▸ Work to be completed
Please rewrite the lines from the one containing "What distance from the" through the last line as a Markdown table with the columns Row and Line, numbering each row and leaving out blank lines.

===

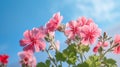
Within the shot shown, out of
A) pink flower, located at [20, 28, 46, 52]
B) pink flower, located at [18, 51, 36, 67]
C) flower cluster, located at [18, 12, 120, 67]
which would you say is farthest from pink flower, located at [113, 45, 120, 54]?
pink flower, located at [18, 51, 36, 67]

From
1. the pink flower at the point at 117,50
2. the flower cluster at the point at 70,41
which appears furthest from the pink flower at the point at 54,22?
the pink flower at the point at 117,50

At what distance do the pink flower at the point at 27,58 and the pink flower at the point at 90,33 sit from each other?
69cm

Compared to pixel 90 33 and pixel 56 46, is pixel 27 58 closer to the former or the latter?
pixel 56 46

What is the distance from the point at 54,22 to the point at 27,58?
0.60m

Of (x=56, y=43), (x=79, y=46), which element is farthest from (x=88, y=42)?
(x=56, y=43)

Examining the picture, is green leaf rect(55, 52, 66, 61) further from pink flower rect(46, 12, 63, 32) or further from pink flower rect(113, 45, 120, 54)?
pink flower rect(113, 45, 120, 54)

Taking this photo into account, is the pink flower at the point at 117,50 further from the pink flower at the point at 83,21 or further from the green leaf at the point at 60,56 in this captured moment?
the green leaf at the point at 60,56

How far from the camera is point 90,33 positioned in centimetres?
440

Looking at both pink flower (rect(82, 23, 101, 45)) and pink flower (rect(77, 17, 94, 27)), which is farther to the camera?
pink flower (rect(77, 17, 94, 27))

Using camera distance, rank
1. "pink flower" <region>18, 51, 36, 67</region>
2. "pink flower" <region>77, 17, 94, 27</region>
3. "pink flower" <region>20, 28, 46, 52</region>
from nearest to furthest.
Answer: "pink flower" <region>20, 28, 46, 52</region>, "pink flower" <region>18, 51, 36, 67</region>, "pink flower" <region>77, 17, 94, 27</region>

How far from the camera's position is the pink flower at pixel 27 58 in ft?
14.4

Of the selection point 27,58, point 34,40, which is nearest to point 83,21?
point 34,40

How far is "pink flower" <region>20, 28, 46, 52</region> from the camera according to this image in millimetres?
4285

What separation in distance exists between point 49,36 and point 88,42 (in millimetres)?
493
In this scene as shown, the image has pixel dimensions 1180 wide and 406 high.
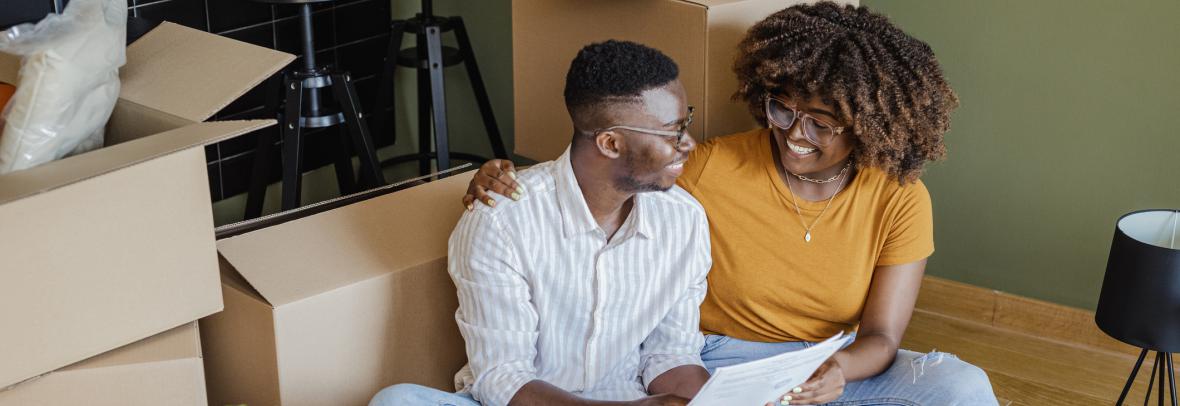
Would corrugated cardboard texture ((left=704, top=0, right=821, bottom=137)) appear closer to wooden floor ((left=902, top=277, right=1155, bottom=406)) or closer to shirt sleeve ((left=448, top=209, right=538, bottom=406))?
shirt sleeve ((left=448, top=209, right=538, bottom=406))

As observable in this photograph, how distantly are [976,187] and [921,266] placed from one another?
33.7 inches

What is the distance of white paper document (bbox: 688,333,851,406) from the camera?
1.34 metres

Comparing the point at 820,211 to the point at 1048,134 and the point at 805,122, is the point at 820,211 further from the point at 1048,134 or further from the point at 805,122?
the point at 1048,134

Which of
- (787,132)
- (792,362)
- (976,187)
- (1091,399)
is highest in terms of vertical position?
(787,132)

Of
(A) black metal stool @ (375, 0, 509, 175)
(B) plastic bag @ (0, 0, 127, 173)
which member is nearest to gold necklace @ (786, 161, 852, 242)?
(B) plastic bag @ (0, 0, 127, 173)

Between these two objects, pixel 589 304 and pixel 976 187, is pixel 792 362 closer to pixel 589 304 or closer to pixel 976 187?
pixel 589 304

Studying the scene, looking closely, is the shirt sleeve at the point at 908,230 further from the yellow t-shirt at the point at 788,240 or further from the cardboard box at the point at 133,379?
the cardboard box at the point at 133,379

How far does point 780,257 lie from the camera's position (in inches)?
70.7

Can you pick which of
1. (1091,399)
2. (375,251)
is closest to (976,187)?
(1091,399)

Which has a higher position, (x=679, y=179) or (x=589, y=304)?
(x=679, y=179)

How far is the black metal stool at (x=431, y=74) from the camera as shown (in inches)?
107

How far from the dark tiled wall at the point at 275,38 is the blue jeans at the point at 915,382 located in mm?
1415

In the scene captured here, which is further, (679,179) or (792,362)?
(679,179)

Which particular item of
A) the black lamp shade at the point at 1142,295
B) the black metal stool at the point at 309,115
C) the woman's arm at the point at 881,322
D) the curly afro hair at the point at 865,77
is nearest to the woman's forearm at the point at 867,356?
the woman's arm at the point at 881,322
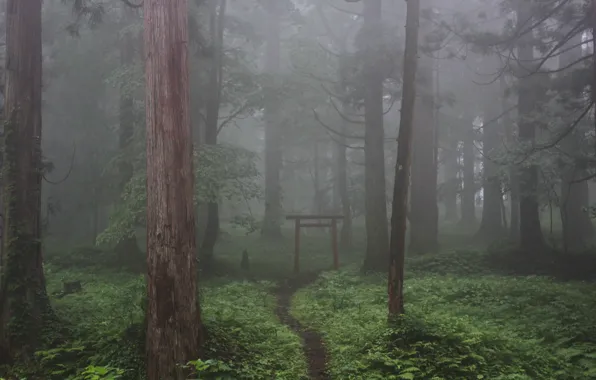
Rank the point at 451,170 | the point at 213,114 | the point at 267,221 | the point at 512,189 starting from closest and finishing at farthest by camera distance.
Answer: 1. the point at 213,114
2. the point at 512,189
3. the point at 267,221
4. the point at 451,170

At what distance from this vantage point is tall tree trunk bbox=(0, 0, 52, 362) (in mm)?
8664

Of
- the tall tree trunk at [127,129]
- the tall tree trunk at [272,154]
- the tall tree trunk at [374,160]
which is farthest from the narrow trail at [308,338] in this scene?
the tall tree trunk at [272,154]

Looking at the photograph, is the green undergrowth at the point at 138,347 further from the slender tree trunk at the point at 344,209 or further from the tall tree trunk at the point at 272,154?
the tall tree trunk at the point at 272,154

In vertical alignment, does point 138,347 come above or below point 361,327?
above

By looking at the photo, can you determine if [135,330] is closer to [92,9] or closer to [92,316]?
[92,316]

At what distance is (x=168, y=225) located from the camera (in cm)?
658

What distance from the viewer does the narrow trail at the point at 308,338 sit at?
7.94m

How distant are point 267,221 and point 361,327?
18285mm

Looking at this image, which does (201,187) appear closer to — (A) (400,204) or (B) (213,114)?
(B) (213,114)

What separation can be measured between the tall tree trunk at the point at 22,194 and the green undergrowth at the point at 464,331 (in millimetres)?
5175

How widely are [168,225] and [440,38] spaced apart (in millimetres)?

===

▸ Output
| Row | Line |
|---|---|
| 1 | What distance from the viewer does the narrow trail at the point at 308,338 sit at? |
| 2 | 7.94m |
| 3 | How distant are point 267,221 and point 361,327? |
| 4 | 18285mm |
| 5 | Looking at this image, which does (201,187) appear closer to — (A) (400,204) or (B) (213,114)? |
| 6 | (B) (213,114) |
| 7 | What separation can be measured between the tall tree trunk at the point at 22,194 and the green undergrowth at the point at 464,331 (in millimetres)? |
| 8 | 5175 |
| 9 | How widely are [168,225] and [440,38] spaced apart (in millimetres)? |